SOURCE RECORDS:

+---+

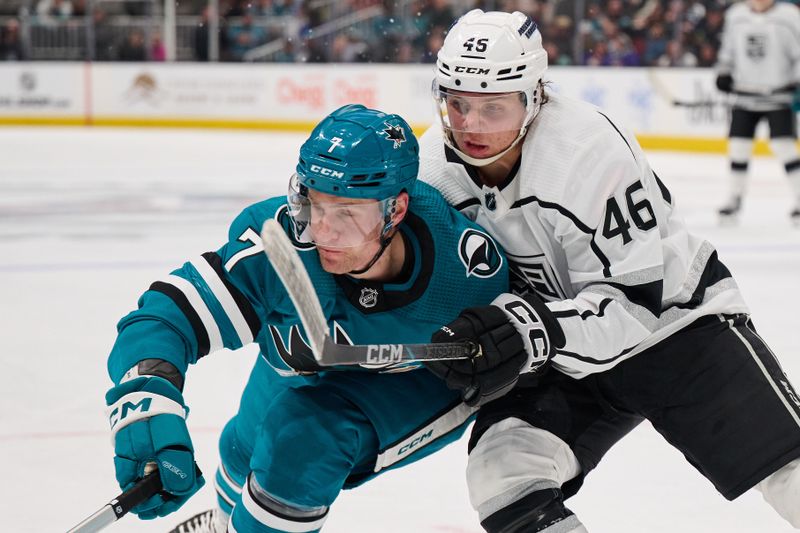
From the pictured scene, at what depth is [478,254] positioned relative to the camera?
2.03 meters

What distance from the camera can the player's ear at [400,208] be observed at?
193cm

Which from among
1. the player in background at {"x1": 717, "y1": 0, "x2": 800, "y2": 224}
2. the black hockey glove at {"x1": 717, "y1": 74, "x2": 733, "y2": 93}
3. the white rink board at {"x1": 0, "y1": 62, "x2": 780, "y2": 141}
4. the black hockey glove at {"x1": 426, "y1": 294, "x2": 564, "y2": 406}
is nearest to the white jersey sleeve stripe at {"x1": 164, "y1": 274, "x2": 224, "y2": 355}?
the black hockey glove at {"x1": 426, "y1": 294, "x2": 564, "y2": 406}

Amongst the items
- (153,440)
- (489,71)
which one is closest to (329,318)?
(153,440)

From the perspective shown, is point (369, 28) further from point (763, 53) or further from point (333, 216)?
point (333, 216)

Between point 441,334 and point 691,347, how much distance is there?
59cm

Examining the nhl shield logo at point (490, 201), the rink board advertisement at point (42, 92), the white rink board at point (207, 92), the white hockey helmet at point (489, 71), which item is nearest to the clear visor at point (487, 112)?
the white hockey helmet at point (489, 71)

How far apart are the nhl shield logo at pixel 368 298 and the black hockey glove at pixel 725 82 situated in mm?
5979

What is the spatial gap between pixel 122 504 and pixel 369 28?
407 inches

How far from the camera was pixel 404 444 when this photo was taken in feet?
6.52

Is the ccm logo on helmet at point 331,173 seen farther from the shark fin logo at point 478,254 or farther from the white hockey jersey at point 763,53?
the white hockey jersey at point 763,53

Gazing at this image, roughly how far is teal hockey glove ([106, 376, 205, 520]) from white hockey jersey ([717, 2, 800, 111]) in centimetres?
634

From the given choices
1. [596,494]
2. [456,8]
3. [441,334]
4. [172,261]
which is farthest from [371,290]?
[456,8]

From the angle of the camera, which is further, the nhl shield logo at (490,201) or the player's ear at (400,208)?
the nhl shield logo at (490,201)

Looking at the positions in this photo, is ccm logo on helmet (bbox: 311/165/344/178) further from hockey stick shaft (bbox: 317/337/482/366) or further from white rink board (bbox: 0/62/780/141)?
white rink board (bbox: 0/62/780/141)
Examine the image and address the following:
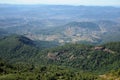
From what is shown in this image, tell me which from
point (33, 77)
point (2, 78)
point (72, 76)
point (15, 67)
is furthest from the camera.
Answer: point (15, 67)

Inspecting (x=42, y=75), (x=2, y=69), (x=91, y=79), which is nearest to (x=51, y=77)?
(x=42, y=75)

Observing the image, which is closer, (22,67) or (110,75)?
(110,75)

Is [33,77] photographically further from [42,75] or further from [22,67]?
[22,67]

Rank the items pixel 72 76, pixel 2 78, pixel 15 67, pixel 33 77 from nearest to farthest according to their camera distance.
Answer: pixel 2 78, pixel 33 77, pixel 72 76, pixel 15 67

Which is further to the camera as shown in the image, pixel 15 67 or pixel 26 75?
pixel 15 67

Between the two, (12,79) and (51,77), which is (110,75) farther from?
(12,79)

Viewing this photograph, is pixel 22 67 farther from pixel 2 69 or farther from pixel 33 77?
pixel 33 77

+---+

Restate the data above word for word. Do not include the images.

RESPONSE FOR THIS EXERCISE:
From the pictured scene, at what depth is [478,254] positioned relative to the camera?
2.03 meters

What distance from the camera can the player's ear at [400,208] be observed at?
193cm

Which from among
1. the player in background at {"x1": 717, "y1": 0, "x2": 800, "y2": 224}
2. the black hockey glove at {"x1": 717, "y1": 74, "x2": 733, "y2": 93}
3. the white rink board at {"x1": 0, "y1": 62, "x2": 780, "y2": 141}
4. the black hockey glove at {"x1": 426, "y1": 294, "x2": 564, "y2": 406}
is nearest to the white jersey sleeve stripe at {"x1": 164, "y1": 274, "x2": 224, "y2": 355}?
the black hockey glove at {"x1": 426, "y1": 294, "x2": 564, "y2": 406}

Amongst the items
- (153,440)
- (489,71)
which one is closest to (329,318)?
(153,440)

From the perspective shown, is point (369, 28) further from point (763, 53) or further from point (333, 216)?
point (333, 216)

Between point 441,334 and point 691,347, how much distance is there?
59cm

Examining the nhl shield logo at point (490, 201), the rink board advertisement at point (42, 92), the white rink board at point (207, 92), the white hockey helmet at point (489, 71), which item is nearest to the clear visor at point (487, 112)?
the white hockey helmet at point (489, 71)

How far apart are the nhl shield logo at pixel 368 298 and the black hockey glove at pixel 725 82 situated in mm?
5979

What is the spatial gap between pixel 122 504 and pixel 369 28?
407 inches

How far from the camera was pixel 404 444 when this photo was taken in feet?
6.52

Is the ccm logo on helmet at point 331,173 seen farther from the shark fin logo at point 478,254 or farther from the white hockey jersey at point 763,53?
the white hockey jersey at point 763,53

Gazing at this image, roughly how far is teal hockey glove ([106, 376, 205, 520]) from white hockey jersey ([717, 2, 800, 111]) in centimetres?
634

From the given choices
1. [596,494]
2. [456,8]
3. [441,334]
4. [172,261]
which is farthest from [371,290]?
[456,8]

From the angle of the camera, which is further, the nhl shield logo at (490,201) or the player's ear at (400,208)?
the nhl shield logo at (490,201)

Looking at the positions in this photo, is ccm logo on helmet (bbox: 311/165/344/178) further from hockey stick shaft (bbox: 317/337/482/366) or further from white rink board (bbox: 0/62/780/141)?
white rink board (bbox: 0/62/780/141)
Examine the image and address the following:
From what is shown in this image, tell me which from
point (33, 77)
point (2, 78)
point (72, 76)
point (15, 67)
is furthest from the camera.
Answer: point (15, 67)

Inspecting (x=42, y=75), (x=2, y=69), (x=91, y=79), which is nearest to (x=51, y=77)?
(x=42, y=75)

Observing the image, which is closer, (22,67) or (110,75)?
(110,75)

Is [33,77] photographically further from [42,75] or further from [22,67]?
[22,67]

Rank the items pixel 72 76, pixel 2 78, pixel 15 67, pixel 33 77 from nearest to farthest according to their camera distance.
Answer: pixel 2 78, pixel 33 77, pixel 72 76, pixel 15 67

Which is further to the camera as shown in the image, pixel 15 67 or pixel 26 75?
pixel 15 67

Between the two, (12,79) and (51,77), which is (110,75) farther from?
(12,79)

Viewing this photograph, is pixel 22 67 farther from pixel 2 69 or farther from pixel 33 77?
pixel 33 77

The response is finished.